Systems Don't Lie: Abhishek Kundalia on the First 15 Minutes of an Incident
The AI SRE Files is a new series where we talk to the speakers about AI in the SRE world and distill them into one idea worth keeping.
This article draws from the "Killing the 90-Minute War Room" session at AISRENext Bengaluru, held on June 12, 2026.
If you've ever been in one, you know exactly what that name is pointing at. An alert fires at 2 AM. Engineers from five different teams join a bridge call. Everyone starts pulling up their own dashboards. The infrastructure team looks at infrastructure. Service owners look at their services. And for the next 90 minutes, the team works through one theory after another.
Early in the session, Abhishek Kundalia, Director of Engineering at PocketFM, was asked about the most critical phase of any incident: the first 15 to 30 minutes.
His answer set the direction for the rest of the discussion:
"The first 15 minutes of any incident is all about reducing uncertainty."
SRE Teams Have Always Had Enough Data
That question connected to an idea Sanjeev Sharma, Field CTO at StackGen, had introduced, which he calls the 4-body problem of SRE: the compounding complexity that emerges when infrastructure, services, teams, and organizational context all interact simultaneously, and no single engineer holds the full picture.
Abhishek took it further.
"The missingness of data is not the issue. The issue was having a shared knowledge base. As Sanjeev said, there's one person who has full context, because that person knows how these systems integrate, while others know specific systems in silos."
Every SRE team has that person. The one who gets paged first, regardless of who is actually on-call, because they know how everything connects. Which deployment affects which service? Why a change in one system ripples into another? What that alert actually means at 2 AM?

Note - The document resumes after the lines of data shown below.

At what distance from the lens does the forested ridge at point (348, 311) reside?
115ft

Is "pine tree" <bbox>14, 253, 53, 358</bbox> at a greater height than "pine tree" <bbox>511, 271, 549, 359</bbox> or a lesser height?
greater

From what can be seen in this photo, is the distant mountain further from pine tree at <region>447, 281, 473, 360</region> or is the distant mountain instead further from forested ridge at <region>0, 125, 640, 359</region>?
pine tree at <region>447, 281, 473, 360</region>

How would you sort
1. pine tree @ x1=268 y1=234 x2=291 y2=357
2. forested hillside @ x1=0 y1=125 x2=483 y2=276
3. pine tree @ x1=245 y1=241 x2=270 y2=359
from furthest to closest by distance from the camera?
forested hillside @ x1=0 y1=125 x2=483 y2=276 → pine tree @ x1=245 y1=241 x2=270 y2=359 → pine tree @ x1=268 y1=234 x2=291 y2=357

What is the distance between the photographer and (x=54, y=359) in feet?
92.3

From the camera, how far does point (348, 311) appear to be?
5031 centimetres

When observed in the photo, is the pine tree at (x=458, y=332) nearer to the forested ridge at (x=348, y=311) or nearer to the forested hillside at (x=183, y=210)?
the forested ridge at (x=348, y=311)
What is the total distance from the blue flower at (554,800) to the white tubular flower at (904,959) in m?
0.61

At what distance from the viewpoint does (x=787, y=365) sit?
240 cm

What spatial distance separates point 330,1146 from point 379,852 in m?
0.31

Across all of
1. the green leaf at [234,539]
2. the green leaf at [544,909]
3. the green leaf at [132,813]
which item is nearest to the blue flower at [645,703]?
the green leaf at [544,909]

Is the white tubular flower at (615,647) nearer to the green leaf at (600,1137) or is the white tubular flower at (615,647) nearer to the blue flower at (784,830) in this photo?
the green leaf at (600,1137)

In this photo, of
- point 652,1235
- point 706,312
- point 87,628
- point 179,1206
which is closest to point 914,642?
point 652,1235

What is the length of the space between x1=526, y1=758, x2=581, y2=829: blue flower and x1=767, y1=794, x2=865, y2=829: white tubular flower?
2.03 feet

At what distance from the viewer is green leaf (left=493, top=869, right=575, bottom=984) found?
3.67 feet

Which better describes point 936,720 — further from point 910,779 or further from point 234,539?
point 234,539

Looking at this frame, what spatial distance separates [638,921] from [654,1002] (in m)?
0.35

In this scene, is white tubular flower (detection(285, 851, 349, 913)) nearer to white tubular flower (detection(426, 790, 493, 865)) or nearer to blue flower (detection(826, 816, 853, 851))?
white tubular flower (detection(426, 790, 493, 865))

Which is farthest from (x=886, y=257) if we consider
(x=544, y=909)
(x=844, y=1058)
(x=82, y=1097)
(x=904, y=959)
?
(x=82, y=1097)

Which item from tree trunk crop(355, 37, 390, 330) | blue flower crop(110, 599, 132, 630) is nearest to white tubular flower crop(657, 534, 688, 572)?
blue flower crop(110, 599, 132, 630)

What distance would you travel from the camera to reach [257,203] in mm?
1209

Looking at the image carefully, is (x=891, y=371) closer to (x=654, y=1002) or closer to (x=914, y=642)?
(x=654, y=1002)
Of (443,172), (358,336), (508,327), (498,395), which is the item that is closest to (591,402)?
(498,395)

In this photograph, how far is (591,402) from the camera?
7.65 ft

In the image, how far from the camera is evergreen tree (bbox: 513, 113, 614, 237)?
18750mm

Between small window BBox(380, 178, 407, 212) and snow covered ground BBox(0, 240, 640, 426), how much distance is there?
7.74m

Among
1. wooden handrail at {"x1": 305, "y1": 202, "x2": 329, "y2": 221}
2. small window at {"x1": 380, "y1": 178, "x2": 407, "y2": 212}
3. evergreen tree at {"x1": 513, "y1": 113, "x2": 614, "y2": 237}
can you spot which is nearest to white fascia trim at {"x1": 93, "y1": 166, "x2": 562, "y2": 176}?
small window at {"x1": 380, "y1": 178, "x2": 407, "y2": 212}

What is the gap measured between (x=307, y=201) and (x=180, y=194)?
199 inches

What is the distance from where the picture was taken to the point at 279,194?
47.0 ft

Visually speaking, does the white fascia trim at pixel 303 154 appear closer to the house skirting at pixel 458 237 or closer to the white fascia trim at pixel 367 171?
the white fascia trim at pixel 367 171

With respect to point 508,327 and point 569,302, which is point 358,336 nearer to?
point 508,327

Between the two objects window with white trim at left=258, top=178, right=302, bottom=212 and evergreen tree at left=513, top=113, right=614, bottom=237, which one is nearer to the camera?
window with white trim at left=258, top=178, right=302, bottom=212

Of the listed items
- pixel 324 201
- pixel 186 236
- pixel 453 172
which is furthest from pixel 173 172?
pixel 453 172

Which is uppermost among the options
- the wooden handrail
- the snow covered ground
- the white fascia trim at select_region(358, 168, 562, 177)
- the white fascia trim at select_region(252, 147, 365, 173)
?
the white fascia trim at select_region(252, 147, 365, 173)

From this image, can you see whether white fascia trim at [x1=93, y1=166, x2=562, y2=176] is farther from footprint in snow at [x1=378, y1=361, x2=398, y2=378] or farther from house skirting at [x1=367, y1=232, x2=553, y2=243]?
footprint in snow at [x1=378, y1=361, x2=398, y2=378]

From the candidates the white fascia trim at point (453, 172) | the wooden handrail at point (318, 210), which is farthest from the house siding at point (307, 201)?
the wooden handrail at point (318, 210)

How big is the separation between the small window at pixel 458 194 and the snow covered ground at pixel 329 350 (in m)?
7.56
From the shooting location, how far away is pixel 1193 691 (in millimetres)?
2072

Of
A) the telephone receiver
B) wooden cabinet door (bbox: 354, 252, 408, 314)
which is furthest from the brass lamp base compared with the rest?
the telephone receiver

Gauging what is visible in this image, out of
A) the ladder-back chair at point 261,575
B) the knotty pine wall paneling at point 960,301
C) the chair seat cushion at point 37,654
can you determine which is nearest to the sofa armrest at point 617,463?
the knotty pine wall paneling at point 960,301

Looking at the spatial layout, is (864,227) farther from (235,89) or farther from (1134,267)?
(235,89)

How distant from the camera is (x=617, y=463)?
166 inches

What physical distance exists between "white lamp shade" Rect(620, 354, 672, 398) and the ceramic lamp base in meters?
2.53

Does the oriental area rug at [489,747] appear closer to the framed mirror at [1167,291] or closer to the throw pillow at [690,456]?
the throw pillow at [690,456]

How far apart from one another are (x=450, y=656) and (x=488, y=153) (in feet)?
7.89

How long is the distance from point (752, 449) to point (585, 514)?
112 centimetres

That person is also a single point of failure.
For years, incident response depended on institutional memory. It lived in people, not systems. When that person was unavailable, the knowledge went with them.
In another AI SRE Files conversation, Lalit Mittal explains why reliable AI starts with reliable telemetry. He also shares how poor data quality limits every incident investigation.
AI Queries Systems Directly, Humans Rely on What They Remember.
This is the shift Abhishek kept returning to:
"Previously, we were asking humans how the system worked. Now it has changed to relying on systems, and systems do not lie."
That changes the starting point of an investigation entirely.
Traditional incident response depended on engineers reconstructing context from memory and experience. Teams would ask: Has anyone seen this failure before? Was there a recent deployment? Did someone change the configuration? The answers often existed, but they were distributed across people, teams, dashboards, and tools.
Systems retain the entire chain of events.
- Deployments remain in deployment records.
- Configuration changes remain in change histories.
- Feature flag rollouts remain in feature management systems.
- Infrastructure changes remain in audit logs.
An AI SRE agent can query all of those sources simultaneously and surface relationships that would take multiple engineers to uncover manually. The result is more than an efficiency gain. It is a shift in where teams derive ground truth. Instead of beginning with what engineers remember, investigations begin with what the system knows.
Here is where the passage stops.